Australian bankers are beginning to find attention on their dollar uncomfortably high as it foils their attempts at lessening the currency’s strength.

Central banks around the world have shown increased interest in adding the currency from down-under to their reserve funds. Westpac Banking Corp., the second-largest Australian bond underwriter reported that its interaction with central banks has tripled, reaching over 60 nations in the past three yeas. In fact, more that a quarter of the 2033 Australian Commonwealth bonds were bought by central bank in an unprecedented sale last week, according to statements by the Australian funding arm on 20th November.

In a statement on 21st of November, Reserve Bank of Australia Governor Glenn Stevens attributed the Aussie dollar’s rising strength to the search for higher profits and the country’s AAA status, saying that would not “eschew” a monetary intervention if necessary.

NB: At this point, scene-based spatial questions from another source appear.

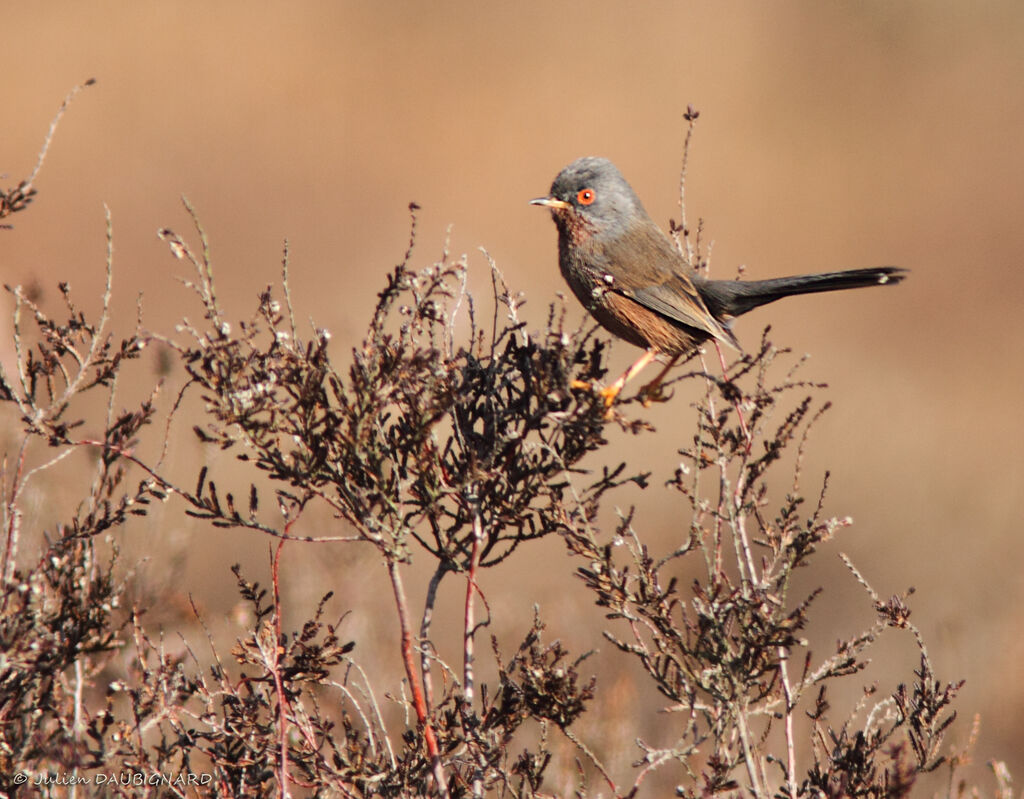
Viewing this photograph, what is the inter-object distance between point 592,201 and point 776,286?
101 centimetres

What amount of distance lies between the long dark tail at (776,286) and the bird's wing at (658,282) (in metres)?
0.08

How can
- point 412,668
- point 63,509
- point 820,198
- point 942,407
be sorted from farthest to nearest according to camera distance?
1. point 820,198
2. point 942,407
3. point 63,509
4. point 412,668

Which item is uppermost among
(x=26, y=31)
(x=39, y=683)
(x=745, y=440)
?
(x=26, y=31)

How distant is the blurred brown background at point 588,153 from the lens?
1386 centimetres

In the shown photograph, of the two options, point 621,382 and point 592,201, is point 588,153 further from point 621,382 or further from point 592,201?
point 621,382

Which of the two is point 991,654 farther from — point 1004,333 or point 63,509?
point 1004,333

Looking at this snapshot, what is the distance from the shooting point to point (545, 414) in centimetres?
312

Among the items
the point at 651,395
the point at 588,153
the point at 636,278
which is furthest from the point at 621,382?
the point at 588,153

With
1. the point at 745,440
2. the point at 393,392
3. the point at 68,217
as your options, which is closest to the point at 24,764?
the point at 393,392

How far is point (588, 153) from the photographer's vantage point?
1573cm

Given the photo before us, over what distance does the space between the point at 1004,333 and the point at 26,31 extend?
15898 mm

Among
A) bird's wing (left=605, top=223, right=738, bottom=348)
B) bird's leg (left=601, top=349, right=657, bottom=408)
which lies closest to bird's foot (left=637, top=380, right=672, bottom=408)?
bird's leg (left=601, top=349, right=657, bottom=408)

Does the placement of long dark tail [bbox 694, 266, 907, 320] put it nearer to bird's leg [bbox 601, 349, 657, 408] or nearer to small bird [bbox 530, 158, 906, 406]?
small bird [bbox 530, 158, 906, 406]

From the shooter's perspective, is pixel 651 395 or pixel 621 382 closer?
pixel 651 395
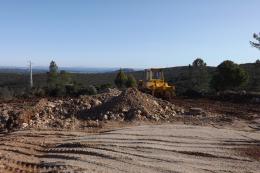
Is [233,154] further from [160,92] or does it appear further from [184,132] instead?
[160,92]

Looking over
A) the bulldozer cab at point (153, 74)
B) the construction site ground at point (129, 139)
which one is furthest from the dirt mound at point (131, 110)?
the bulldozer cab at point (153, 74)

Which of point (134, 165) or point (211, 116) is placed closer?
point (134, 165)

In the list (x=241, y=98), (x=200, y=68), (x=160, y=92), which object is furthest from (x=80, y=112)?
(x=200, y=68)

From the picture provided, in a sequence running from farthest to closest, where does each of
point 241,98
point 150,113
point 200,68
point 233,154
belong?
point 200,68 → point 241,98 → point 150,113 → point 233,154

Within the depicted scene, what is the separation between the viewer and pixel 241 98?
29.9 m

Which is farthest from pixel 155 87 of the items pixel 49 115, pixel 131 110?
pixel 49 115

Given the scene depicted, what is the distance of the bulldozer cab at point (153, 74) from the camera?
26.7m

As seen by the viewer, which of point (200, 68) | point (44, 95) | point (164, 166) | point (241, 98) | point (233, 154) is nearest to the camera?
point (164, 166)

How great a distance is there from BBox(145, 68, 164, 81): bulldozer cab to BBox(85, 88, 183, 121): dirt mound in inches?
242

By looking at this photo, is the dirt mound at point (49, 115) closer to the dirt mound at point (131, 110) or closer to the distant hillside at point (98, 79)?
the dirt mound at point (131, 110)

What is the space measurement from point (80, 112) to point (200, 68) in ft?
107

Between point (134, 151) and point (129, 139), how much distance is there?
4.44 feet

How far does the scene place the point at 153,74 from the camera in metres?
27.3

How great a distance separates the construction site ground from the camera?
11.6 meters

The most recent addition of the Australian dollar to reserve currencies comes from the South African central Bank this month. Australian bonds, on the other hand, have been rated as the second-worst-performing in a list of sovereign markets monitored by indices of the Financial Analysts Societies of the European Federation and Bloomberg, having cost investors dealing in U.S. dollars a 12.6 percent loss this year.

The global head of fixed income at Westpac, Michael Correa, said on 21st November that “there is a perception of Australia being part of the reserve currencies or part of a core portfolio. The central banks’ participation in ACGBs will be a long-term participation. I don’t see them going away.”

And it’s not just their currency their after. According to Correa, central banks everywhere have also been eyeing other excellent Australian debt-securities.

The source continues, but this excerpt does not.